Even Al Gore has admitted exploiting ethanol in his global warming crusade for political reasons.

The 73-27 vote on an amendment by Sen. Diane Feinstein, D-Calif., exceeded the 60-vote threshold needed to advance the measure as part of an economic development bill. While the bill itself is unlikely to go anywhere, the vote, after an earlier disappointing vote on a procedural matter, signals that when the ethanol subsidy expires on Dec. 31 it is not likely to be renewed.

The amendment not only would repeal the Volumetric Ethanol Excise Tax Credit that subsidizes ethanol producers, a favored industry unlike Big Oil, but also a 54-cent a gallon tariff on foreign ethanol from the likes of Brazil.

According to the administration, oil from Brazil is good, but ethanol is not. Domestically produced ethanol is good but domestically produced oil is bad. Huh?

We would have wished to see more Republicans, indeed all, united against this poster child for government waste, another intervention in the free market in an attempt to pick winners and losers. Farm state senators and those with political ambitions sat this one out.

And the amendment does nothing to end the actual federal mandate specifying U.S. consumption of 36 billion gallons in "renewable fuels" each year until 2022. Without this mandate, the tariff and the tax credit, ethanol could not compete in the marketplace.

We agree with the former governor of energy-rich but off limits Alaska that we should end all energy subsidies, from oil to ethanol, and let the free market pick winners and losers.

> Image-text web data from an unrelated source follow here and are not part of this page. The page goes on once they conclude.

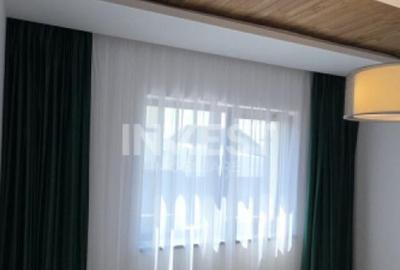 Casă cu 3 camere cu Teren 260 Mp în Popas Păcurari - 3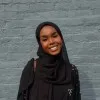 Faiza Abdirahman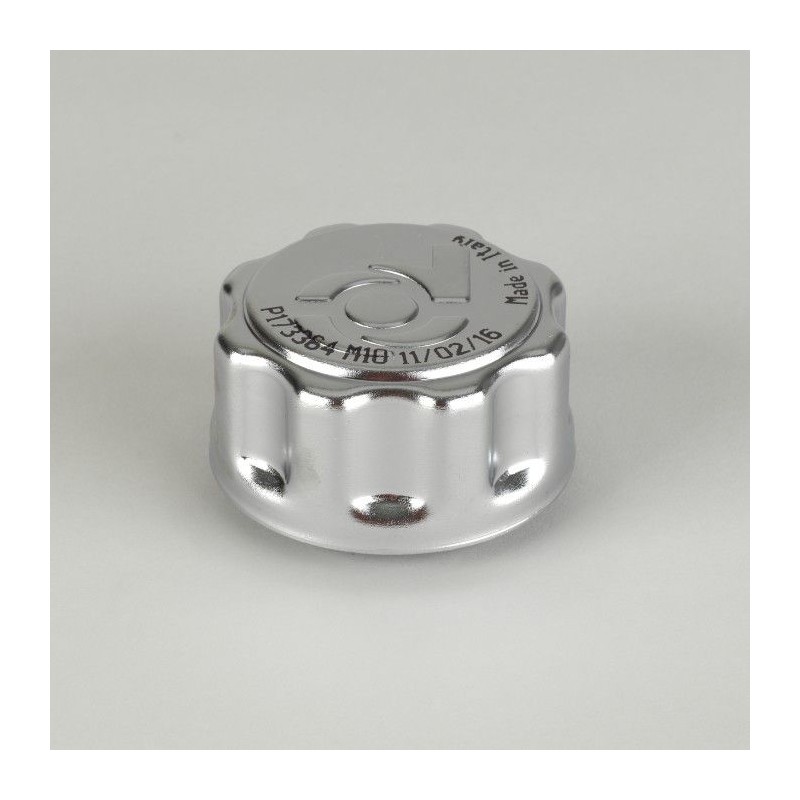 Tappo sfiato P173364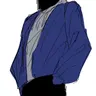 Profile image of 머더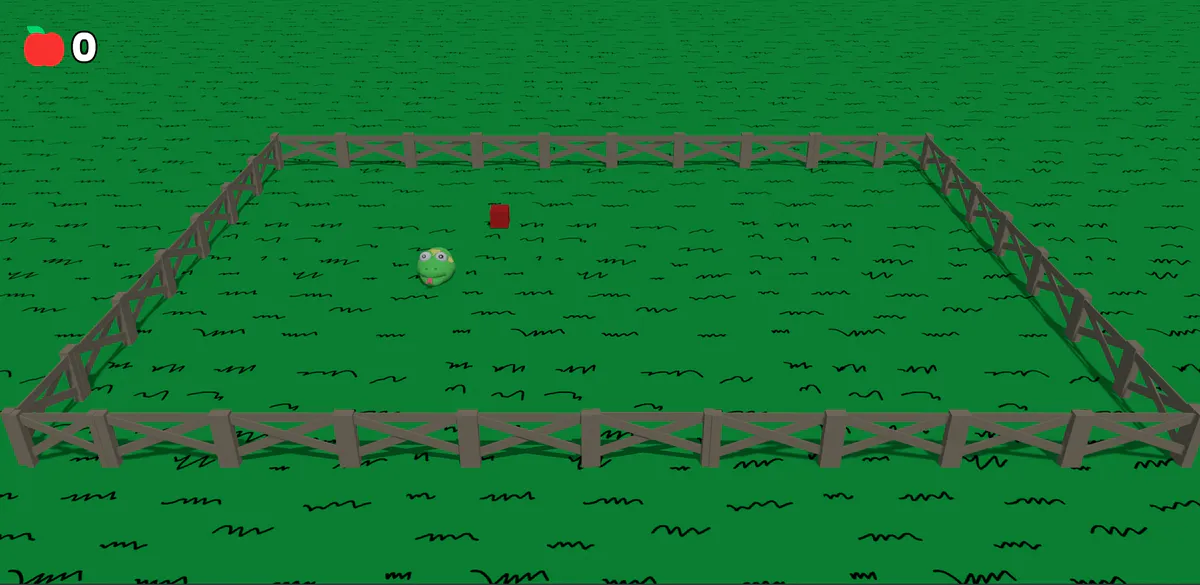Snake Master media 3
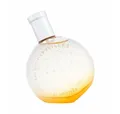 HERMÈS Eau de Toilette Eau des Merveilles, Glasflakon, Parfüm EDT, Damenduft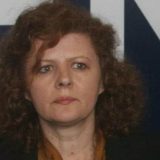 RTS pustio Šešelja da u Dnevniku vređa poslanicu LDP 5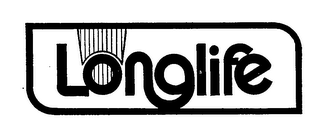 LONGLIFE trademark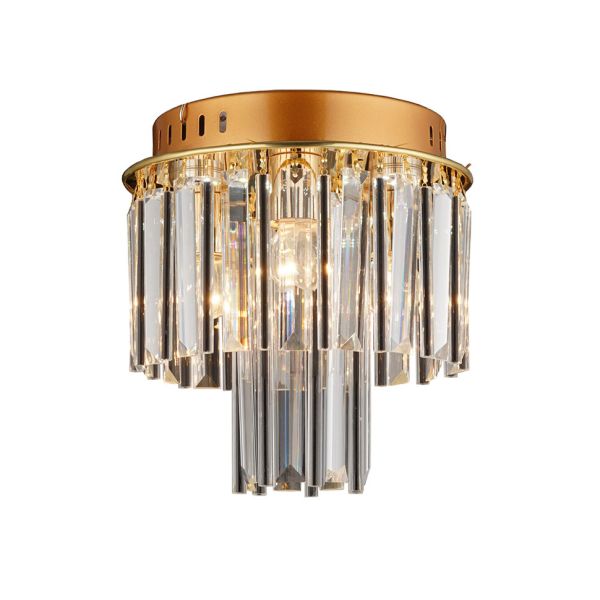 70649.01.03.03.(1) ЛЮСТРА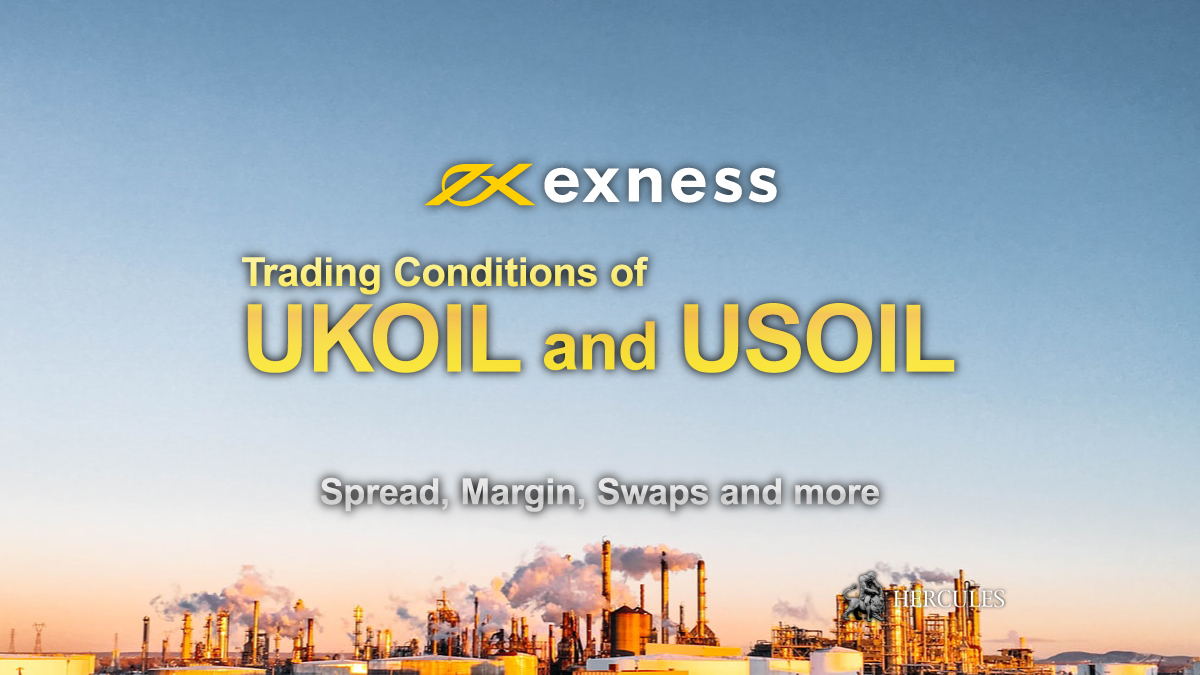 Exness-USOIL-and-UKOIL---Trading-Conditions-(Spread,-Swap-Points,-Margin-and-more)
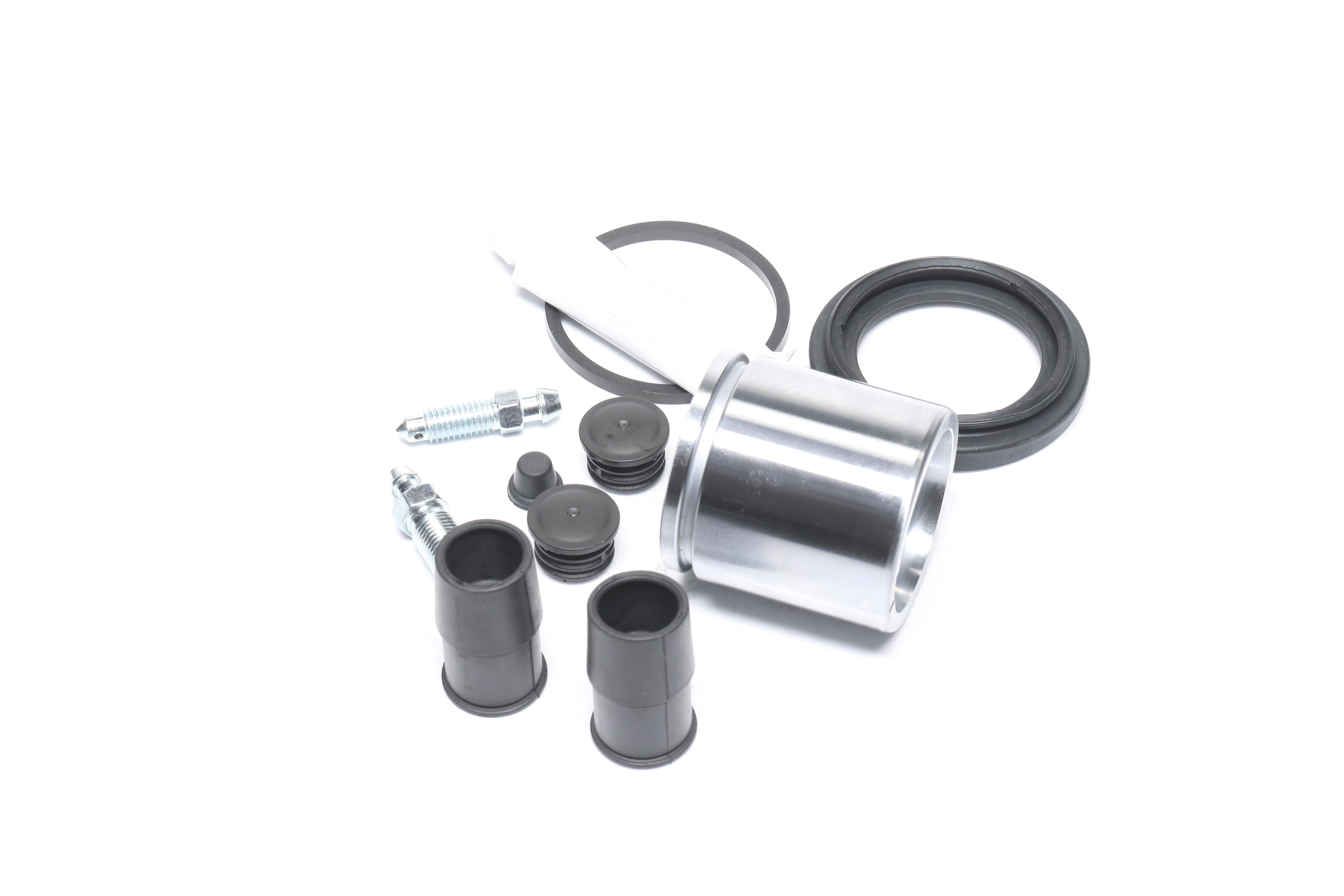 Изображение 8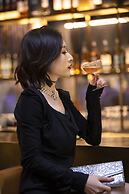 Sofitel Haikou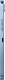 Tablet Lenovo TAB 10.1" 128 GB Niebieski (ZAEH0175PL) 5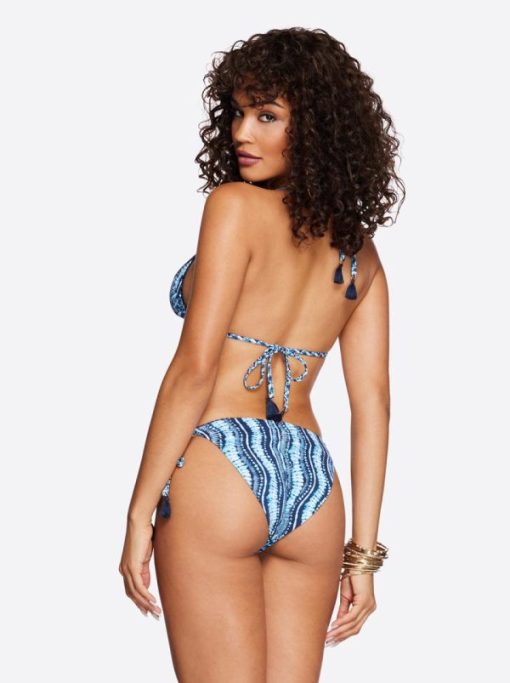 Careercurated.shop1228459596 4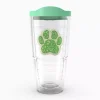 Paw Print Perennial - Image 4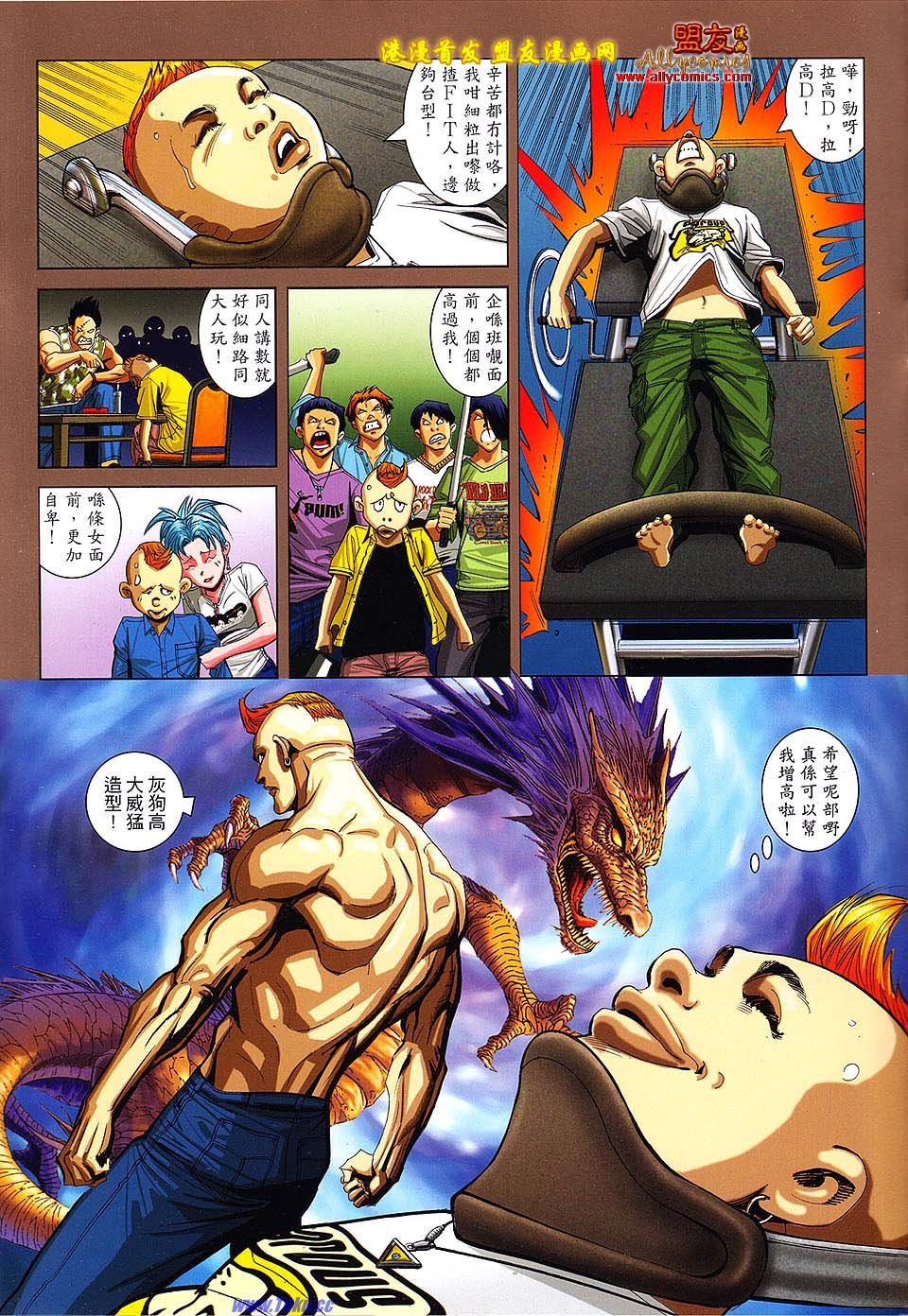 卷1500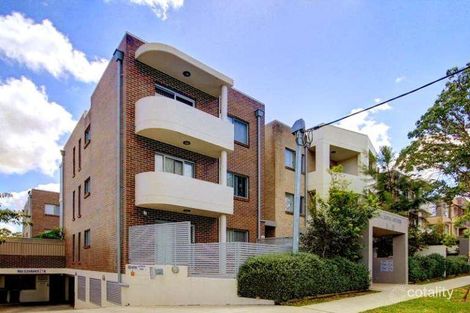 9/14-18 Coleridge St, Riverwood, NSW 2210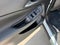 2025 Buick Encore GX Preferred FWD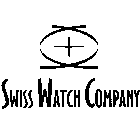 SWISS WATCH COMPANY
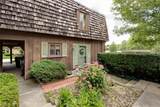 200 Granger Road - Photo 2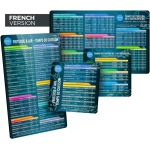 Couleur: French Bundle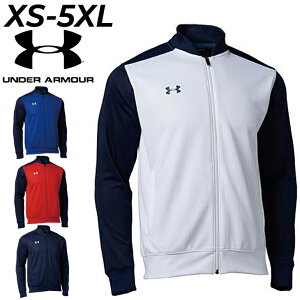  A_[A[}[ W[W Y UNDER ARMOUR UA`[ EH[Abv WPbg  傫TCY W[W[ AE^[ [Y g[jO X|[cEFA ^  uh 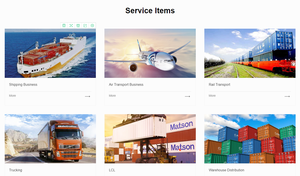 Китай-Казахстан,  Узбекистан по железной дороге и автотранспортом. #1750619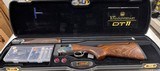 Beretta DT11 Anniversary Sporting - 1 of 6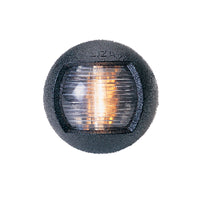 POWER 7 Port - Starboard - Bicolor - Stern - Masthead - Fixed Spreader Lights by Lalizas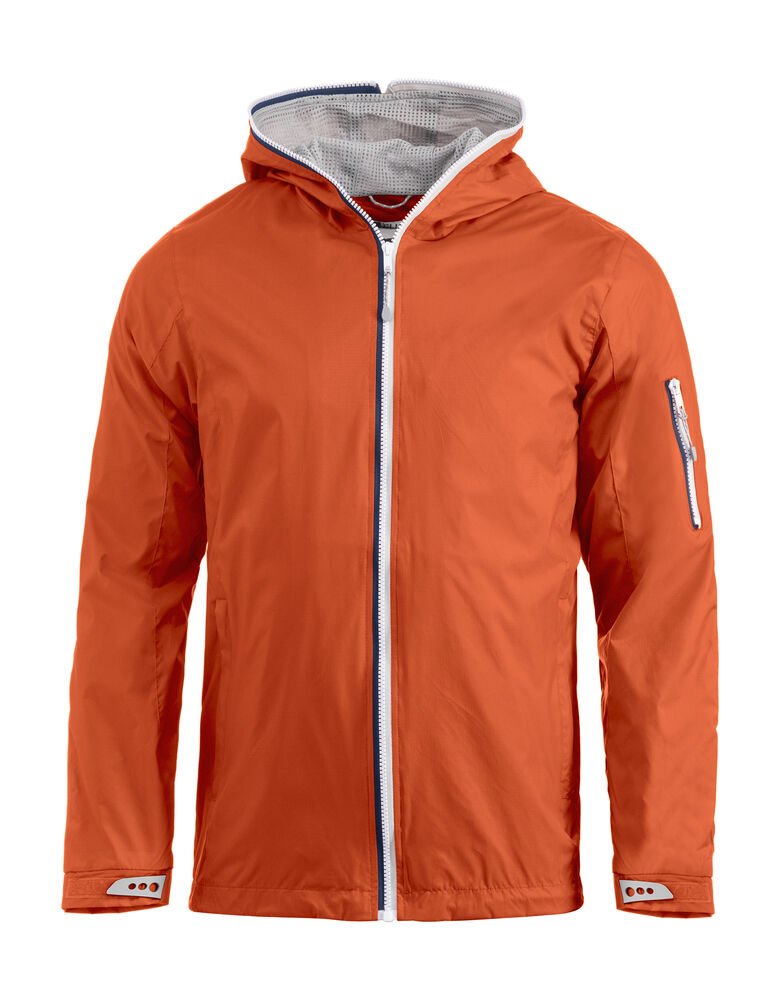 CLIQUE - Seabrook (020937)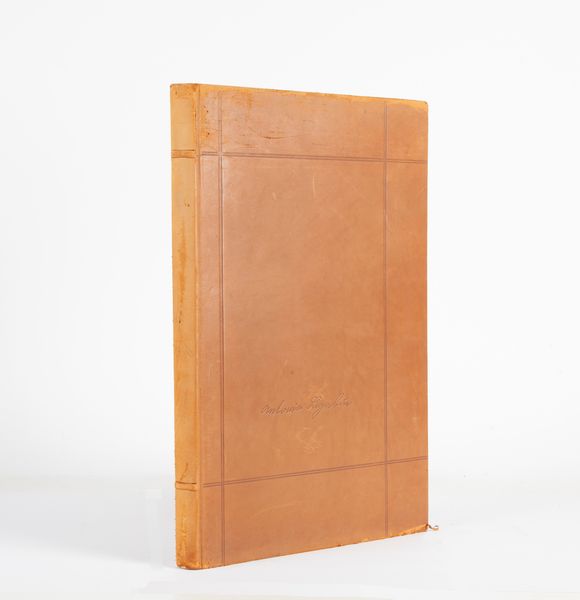 Ligabue Testo di Cesare Zavattini. Saggio di Mario De Micheli. Con incisione originale del Maestro Ligabue  - Asta Asta A Tempo - Libri d'arte, D'artista e Manifesti - Associazione Nazionale - Case d'Asta italiane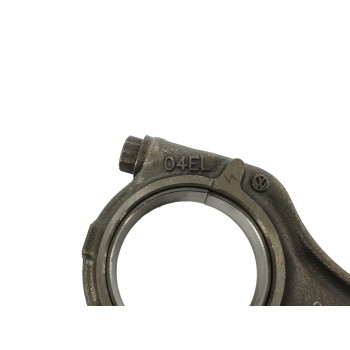 Recambio de biela para audi a3 sportback (8va) 1.2 16v tfsi referencia OEM IAM 04EL  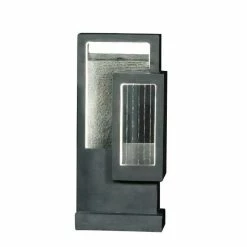 Radford Rain Effect Water Feature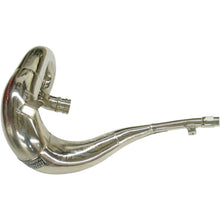 Pro Circuit Platinum-2 Pipe [MPN: PS04250P2]_457307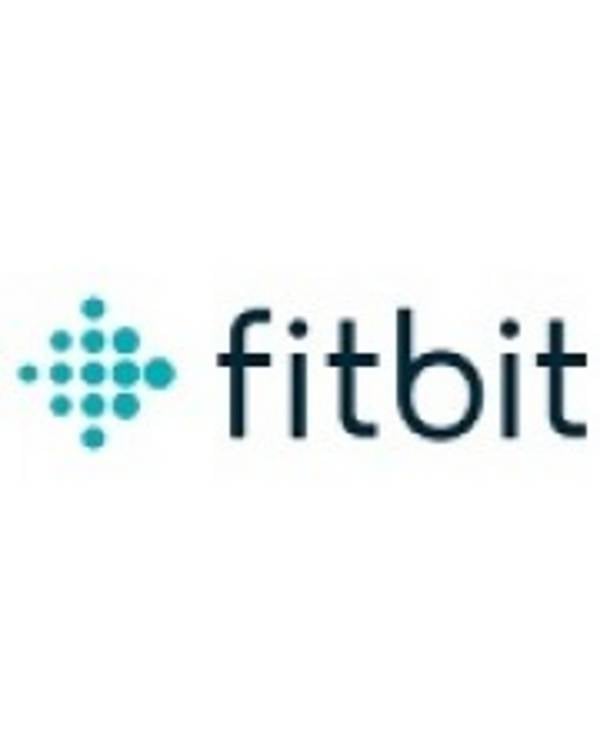 Fitbit INSPIRE 3 LILAC BLISS VIOLET Activity Tracker Schwarz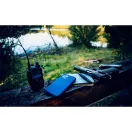 Tactical Velvet Smoothie Apple iPhone 16 Pro tok, Avocado, világoszöld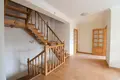 Maison 6 chambres 649 m² Riga, Lettonie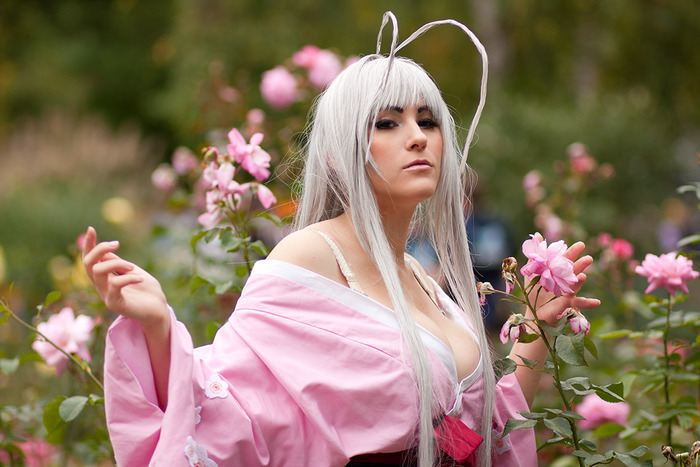 Cosplay-63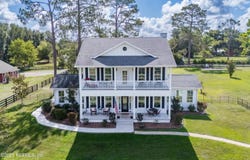 9311 NW 143RD Street, Alachua, FL 32615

Sarah Palin — in stark contrast to former Massachusetts Gov. Mitt Romney, who likes the Iowa-grown gas additive — takes particular aim at ethanol subsidies, which cost taxpayers about $5 billion last year.

Using agricultural crops for bio-fuels such as ethanol increases demand and raises prices. We've already seen "tortilla riots" in Mexico. And just go to the supermarket and check prices and you'll see the results of using 40% of the U.S. corn crop for ethanol production.

As Patrick Richardson reports in Pajamas Media, coming off the third largest corn harvest in U.S. history in 2010, the carryover (unsold corn still in elevators) constitutes only a two week supply, the lowest level since the Dust Bowl of the 1930s. At this rate, we may soon be importing foreign corn as well as foreign oil.

According to a report prepared by 10 international organizations, including the World Bank and five different arms of the U.N., such as the Food and Agriculture Organization and the International Fund for Agricultural Development — we're not talking right-wingers here — increased bio-fuel mandates by governments could raise the price of coarse grains as much as 13%, oilseeds by 7% and vegetable oil 35% on average each year between 2013 and 2017.

Ethanol has never made much sense economically or environmentally. It never would have made it to market without politically motivated congressional mandates and huge subsidies.

Believers in free markets and less government need to join the effort to shuck corn as an energy source. Corn belongs in our breakfast cereal and on our dinner plates, not in our gas tanks.